§ Problem statement: Each record below should be repeated precisely as written.

(Raw records)
★ ★ ★

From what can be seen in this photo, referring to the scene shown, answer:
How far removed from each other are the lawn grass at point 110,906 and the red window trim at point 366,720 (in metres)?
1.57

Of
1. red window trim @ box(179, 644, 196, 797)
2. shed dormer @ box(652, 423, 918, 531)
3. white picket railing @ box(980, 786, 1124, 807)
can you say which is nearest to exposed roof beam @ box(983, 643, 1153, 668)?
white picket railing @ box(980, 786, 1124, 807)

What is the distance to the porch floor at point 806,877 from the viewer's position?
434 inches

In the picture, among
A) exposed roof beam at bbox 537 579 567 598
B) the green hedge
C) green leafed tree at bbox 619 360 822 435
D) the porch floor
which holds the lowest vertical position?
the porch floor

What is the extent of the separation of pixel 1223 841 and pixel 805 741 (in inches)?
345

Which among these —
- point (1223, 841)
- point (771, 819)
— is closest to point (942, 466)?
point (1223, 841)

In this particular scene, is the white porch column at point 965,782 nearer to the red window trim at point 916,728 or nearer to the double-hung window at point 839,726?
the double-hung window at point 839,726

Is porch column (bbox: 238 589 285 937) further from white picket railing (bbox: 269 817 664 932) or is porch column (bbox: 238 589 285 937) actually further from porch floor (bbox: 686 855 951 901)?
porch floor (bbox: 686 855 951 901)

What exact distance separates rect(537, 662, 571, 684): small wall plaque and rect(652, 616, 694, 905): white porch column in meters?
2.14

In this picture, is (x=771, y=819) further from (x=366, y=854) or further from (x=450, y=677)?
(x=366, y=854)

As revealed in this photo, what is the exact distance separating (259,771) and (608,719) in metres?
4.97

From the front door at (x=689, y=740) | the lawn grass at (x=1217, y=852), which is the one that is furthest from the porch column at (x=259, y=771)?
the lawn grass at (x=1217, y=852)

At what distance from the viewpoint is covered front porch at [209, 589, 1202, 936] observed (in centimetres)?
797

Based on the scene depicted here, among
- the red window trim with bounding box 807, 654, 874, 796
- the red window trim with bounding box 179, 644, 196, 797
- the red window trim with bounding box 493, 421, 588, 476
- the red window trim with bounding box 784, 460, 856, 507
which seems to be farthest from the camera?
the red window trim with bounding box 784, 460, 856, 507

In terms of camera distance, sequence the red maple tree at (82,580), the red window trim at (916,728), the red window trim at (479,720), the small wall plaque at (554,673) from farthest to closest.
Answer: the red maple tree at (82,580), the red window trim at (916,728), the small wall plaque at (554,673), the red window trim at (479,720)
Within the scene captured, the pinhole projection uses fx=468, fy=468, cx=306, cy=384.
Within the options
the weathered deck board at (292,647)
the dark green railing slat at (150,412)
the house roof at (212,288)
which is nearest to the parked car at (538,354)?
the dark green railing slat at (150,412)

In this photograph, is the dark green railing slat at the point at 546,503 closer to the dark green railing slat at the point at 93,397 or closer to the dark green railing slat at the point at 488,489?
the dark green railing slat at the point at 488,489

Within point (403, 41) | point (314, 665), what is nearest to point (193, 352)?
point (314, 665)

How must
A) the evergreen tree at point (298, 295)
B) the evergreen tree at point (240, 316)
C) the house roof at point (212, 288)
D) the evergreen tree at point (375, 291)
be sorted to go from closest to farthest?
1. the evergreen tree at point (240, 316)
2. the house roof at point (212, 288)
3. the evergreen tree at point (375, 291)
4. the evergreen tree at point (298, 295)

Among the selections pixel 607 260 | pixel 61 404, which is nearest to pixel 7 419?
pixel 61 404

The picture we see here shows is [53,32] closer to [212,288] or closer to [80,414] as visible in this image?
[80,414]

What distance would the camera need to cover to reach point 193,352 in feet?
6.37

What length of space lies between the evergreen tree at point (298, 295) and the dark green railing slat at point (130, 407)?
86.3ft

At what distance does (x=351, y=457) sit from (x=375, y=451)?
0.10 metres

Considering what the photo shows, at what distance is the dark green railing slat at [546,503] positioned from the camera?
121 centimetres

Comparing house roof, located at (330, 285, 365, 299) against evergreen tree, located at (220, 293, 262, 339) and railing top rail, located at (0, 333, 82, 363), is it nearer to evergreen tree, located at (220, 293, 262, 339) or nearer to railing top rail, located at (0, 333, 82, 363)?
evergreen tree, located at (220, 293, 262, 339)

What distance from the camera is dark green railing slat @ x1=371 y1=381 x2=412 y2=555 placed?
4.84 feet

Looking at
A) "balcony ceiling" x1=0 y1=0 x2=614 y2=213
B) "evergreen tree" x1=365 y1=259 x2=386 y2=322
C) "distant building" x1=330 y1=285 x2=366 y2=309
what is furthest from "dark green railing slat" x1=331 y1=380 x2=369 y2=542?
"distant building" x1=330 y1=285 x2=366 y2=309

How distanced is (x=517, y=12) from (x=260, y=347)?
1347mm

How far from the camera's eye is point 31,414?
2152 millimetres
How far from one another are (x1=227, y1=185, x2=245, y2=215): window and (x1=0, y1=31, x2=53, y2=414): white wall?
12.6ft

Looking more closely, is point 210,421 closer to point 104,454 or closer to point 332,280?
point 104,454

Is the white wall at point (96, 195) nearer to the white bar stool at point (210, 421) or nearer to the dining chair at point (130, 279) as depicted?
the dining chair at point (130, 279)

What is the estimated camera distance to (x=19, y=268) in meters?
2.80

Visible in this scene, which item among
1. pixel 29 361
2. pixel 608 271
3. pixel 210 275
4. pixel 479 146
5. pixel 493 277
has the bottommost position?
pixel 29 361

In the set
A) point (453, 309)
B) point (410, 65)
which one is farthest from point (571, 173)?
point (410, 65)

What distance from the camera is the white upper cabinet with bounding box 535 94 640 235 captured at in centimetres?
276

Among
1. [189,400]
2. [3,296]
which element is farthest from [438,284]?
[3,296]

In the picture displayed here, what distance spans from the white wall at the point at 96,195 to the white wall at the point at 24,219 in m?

★ ★ ★

§ The solution:
From what can be seen in this photo, referring to the scene shown, answer:
How far removed from each other are the lawn grass at point 110,906 and the red window trim at point 366,720 (in metres)?
1.57

Of
1. red window trim @ box(179, 644, 196, 797)
2. shed dormer @ box(652, 423, 918, 531)
3. white picket railing @ box(980, 786, 1124, 807)
can you say which is nearest to exposed roof beam @ box(983, 643, 1153, 668)?
white picket railing @ box(980, 786, 1124, 807)

What is the distance to the porch floor at point 806,877 from the viewer's position?
434 inches

In the picture, among
A) exposed roof beam at bbox 537 579 567 598
B) the green hedge
C) green leafed tree at bbox 619 360 822 435
D) the porch floor
which holds the lowest vertical position?
the porch floor

What is the extent of the separation of pixel 1223 841 and pixel 805 741 (in inches)?
345

Which among these —
- point (1223, 841)
- point (771, 819)
— is closest to point (942, 466)?
point (1223, 841)

In this particular scene, is the white porch column at point 965,782 nearer to the red window trim at point 916,728 or nearer to the double-hung window at point 839,726?
the double-hung window at point 839,726

Is porch column (bbox: 238 589 285 937) further from white picket railing (bbox: 269 817 664 932) or is porch column (bbox: 238 589 285 937) actually further from porch floor (bbox: 686 855 951 901)?
porch floor (bbox: 686 855 951 901)

What exact distance separates rect(537, 662, 571, 684): small wall plaque and rect(652, 616, 694, 905): white porch column in meters?
2.14

In this picture, is (x=771, y=819) further from (x=366, y=854) or further from (x=450, y=677)?
(x=366, y=854)

As revealed in this photo, what is the exact distance separating (259,771) and (608,719) in metres?
4.97

From the front door at (x=689, y=740) | the lawn grass at (x=1217, y=852), which is the one that is furthest from the porch column at (x=259, y=771)?
the lawn grass at (x=1217, y=852)

At what distance from the viewpoint is covered front porch at [209, 589, 1202, 936] observed (in centimetres)?
797

Based on the scene depicted here, among
- the red window trim with bounding box 807, 654, 874, 796
- the red window trim with bounding box 179, 644, 196, 797
- the red window trim with bounding box 493, 421, 588, 476
- the red window trim with bounding box 784, 460, 856, 507
which seems to be farthest from the camera?
the red window trim with bounding box 784, 460, 856, 507

In terms of camera distance, sequence the red maple tree at (82,580), the red window trim at (916,728), the red window trim at (479,720), the small wall plaque at (554,673) from farthest to closest.
Answer: the red maple tree at (82,580), the red window trim at (916,728), the small wall plaque at (554,673), the red window trim at (479,720)
Within the scene captured, the pinhole projection uses fx=468, fy=468, cx=306, cy=384.
Within the options
the weathered deck board at (292,647)
the dark green railing slat at (150,412)
the house roof at (212,288)
which is nearest to the parked car at (538,354)?
the dark green railing slat at (150,412)

In this photograph, is the dark green railing slat at the point at 546,503 closer to the dark green railing slat at the point at 93,397 or closer to the dark green railing slat at the point at 488,489?
the dark green railing slat at the point at 488,489

Within point (403, 41) | point (314, 665), what is nearest to point (193, 352)?
point (314, 665)

How must
A) the evergreen tree at point (298, 295)
B) the evergreen tree at point (240, 316)
C) the house roof at point (212, 288)
D) the evergreen tree at point (375, 291)
be sorted to go from closest to farthest?
1. the evergreen tree at point (240, 316)
2. the house roof at point (212, 288)
3. the evergreen tree at point (375, 291)
4. the evergreen tree at point (298, 295)

Among the selections pixel 607 260 | pixel 61 404, which is nearest to pixel 7 419?
pixel 61 404

The picture we see here shows is [53,32] closer to [212,288] or closer to [80,414] as visible in this image?
[80,414]

What distance would the camera need to cover to reach point 193,352 in feet?
6.37

What length of space lies between the evergreen tree at point (298, 295) and the dark green railing slat at point (130, 407)?
86.3ft

At what distance does (x=351, y=457) sit from (x=375, y=451)?
0.10 metres

Considering what the photo shows, at what distance is the dark green railing slat at [546,503] positioned from the camera?
121 centimetres

Comparing house roof, located at (330, 285, 365, 299) against evergreen tree, located at (220, 293, 262, 339) and railing top rail, located at (0, 333, 82, 363), is it nearer to evergreen tree, located at (220, 293, 262, 339) or nearer to railing top rail, located at (0, 333, 82, 363)?
evergreen tree, located at (220, 293, 262, 339)

What distance from the camera is dark green railing slat @ x1=371 y1=381 x2=412 y2=555 placed?
4.84 feet

Looking at
A) "balcony ceiling" x1=0 y1=0 x2=614 y2=213
B) "evergreen tree" x1=365 y1=259 x2=386 y2=322
C) "distant building" x1=330 y1=285 x2=366 y2=309
what is furthest from "dark green railing slat" x1=331 y1=380 x2=369 y2=542?
"distant building" x1=330 y1=285 x2=366 y2=309

How distanced is (x=517, y=12) from (x=260, y=347)?
1347mm

How far from the camera's eye is point 31,414?
2152 millimetres
How far from one another are (x1=227, y1=185, x2=245, y2=215): window and (x1=0, y1=31, x2=53, y2=414): white wall?
12.6ft

Looking more closely, is point 210,421 closer to point 104,454 or closer to point 332,280?
point 104,454

Is the white wall at point (96, 195) nearer to the white bar stool at point (210, 421) or nearer to the dining chair at point (130, 279) as depicted?
the dining chair at point (130, 279)

What is the estimated camera distance to (x=19, y=268) in meters?
2.80

Visible in this scene, which item among
1. pixel 29 361
2. pixel 608 271
3. pixel 210 275
4. pixel 479 146
5. pixel 493 277
has the bottommost position?
pixel 29 361

In the set
A) point (453, 309)
B) point (410, 65)
which one is farthest from point (571, 173)?
point (410, 65)

What distance from the camera is the white upper cabinet with bounding box 535 94 640 235 captured at in centimetres?
276

Among
1. [189,400]
2. [3,296]
which element is farthest from [438,284]?
[3,296]

In the picture displayed here, what distance spans from the white wall at the point at 96,195 to the white wall at the point at 24,219 in m?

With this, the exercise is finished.